All plants have a life cycle. You cant take an 8 week plant to 12 weeks and have no amber trichs. Its nature.
What grow method, hydro/soil/coco?
Indoor or outdoor? If indoor, how many watts per square foot?
3.5 gallons of coco dtw. Four plants per light running gavitas at 600 watts. Five lights in a 12x13 room so 19.25 watts per square foot.
Yields of 40 ounces per light on my good yielders are not uncommon with a good veg(90 days).
When I ran her she was fully cloudy with a couple ambers here and there maybe 3% at 9wks. At 10 wks she was about 10-15% amber...
I run fully amended, water only soil as well...
I suppose how much N you have in the mix to begin with plays a large part in how long a plant stays green...just as much as how much soil they are in and if the roots ever begin to bind, etc...
Depending on the genetics, I can use the same mix for plants that flower anywhere from 8-14wks...
Senescence sets in automatically in any of those situations. I start checking trichs once I see the plants start to fade naturally...as their own chemical and hormonal composition dictates...
I've always found trich color to coincide with maturity...and the more they fade, the more they amber up. It's a directly proportional relationship.
I've never really tried to keep plants green - and if I don't start seeing the lowers start to fade between 6.5-8.5-12 weeks, strain depending, I'd personally consider my mix to be too hot in the first place...

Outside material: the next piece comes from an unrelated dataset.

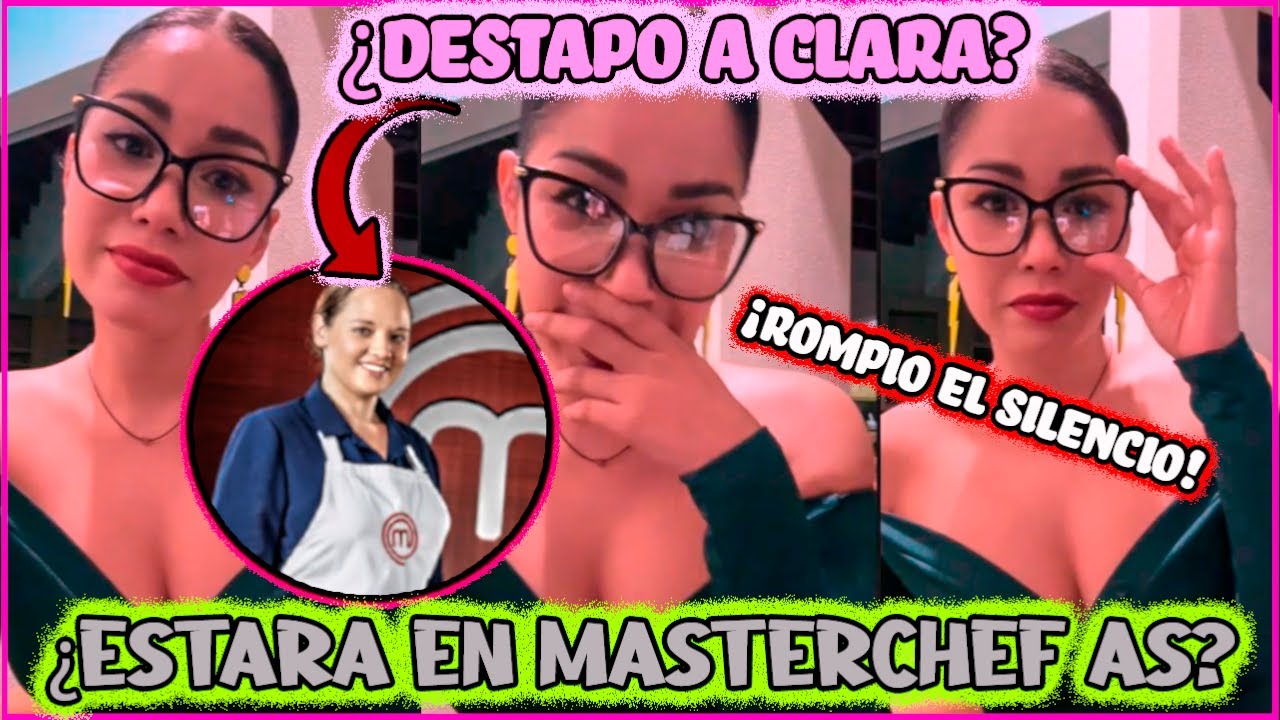 🚫¡Rompió el silencio! ¿Yanin y Clara Enns a Masterchef All Stars?  Participante fue Buelead4 y...🚫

But I'm no expert...so what do I know. I've only grown in slightly over 300 different amendment mix variations...
dank.Frank
What I'm talking about goes past your understanding.
This is true, all plants do have a life cycle...
However what is a common misconception is that this life cycle can't be pushed harder...
When you provide the plant with luxury levels of certain elements , strains that normally took 9 weeks are now taking 11 , and the only difference is larger flowers with more resin.
I know it is a hard concept to understand, but it is true.
Some of these elements are Cobalt , Sulfur , Calcium , Sulfur , Zinc , Chloride
You can do the research and see that elevated levels of Cobalt ion delayed senescence in certain field crops
The last few weeks of a cannabis plants life are the most ESSENTIAL for terpenoid and cannabinoid production. Can you explain to me scientifically, how starving the plants of the elements that are essential for the creation of these compounds is going to produce higher quality medicine?
I just inhaled a fat bong load of some really smooth, thick flavorful GG4. It tasted great and felt great too. The people growing this plant outdoors this year for the first time are in for a nice surprise. Quality, strength, flavor and YIEID.